- **Action item**:
Please write out each entry below exactly as given.

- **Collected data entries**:
◇ ◇ ◇
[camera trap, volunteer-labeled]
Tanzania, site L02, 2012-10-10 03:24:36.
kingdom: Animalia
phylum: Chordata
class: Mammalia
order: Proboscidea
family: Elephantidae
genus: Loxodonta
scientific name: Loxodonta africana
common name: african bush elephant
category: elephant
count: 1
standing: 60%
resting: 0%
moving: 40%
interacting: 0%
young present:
◇ ◇ ◇
- **Response**:
[camera trap, volunteer-labeled]
Tanzania, site L02, 2012-10-10 03:24:36.
kingdom: Animalia
phylum: Chordata
class: Mammalia
order: Proboscidea
family: Elephantidae
genus: Loxodonta
scientific name: Loxodonta africana
common name: african bush elephant
category: elephant
count: 1
standing: 60%
resting: 0%
moving: 40%
interacting: 0%
young present:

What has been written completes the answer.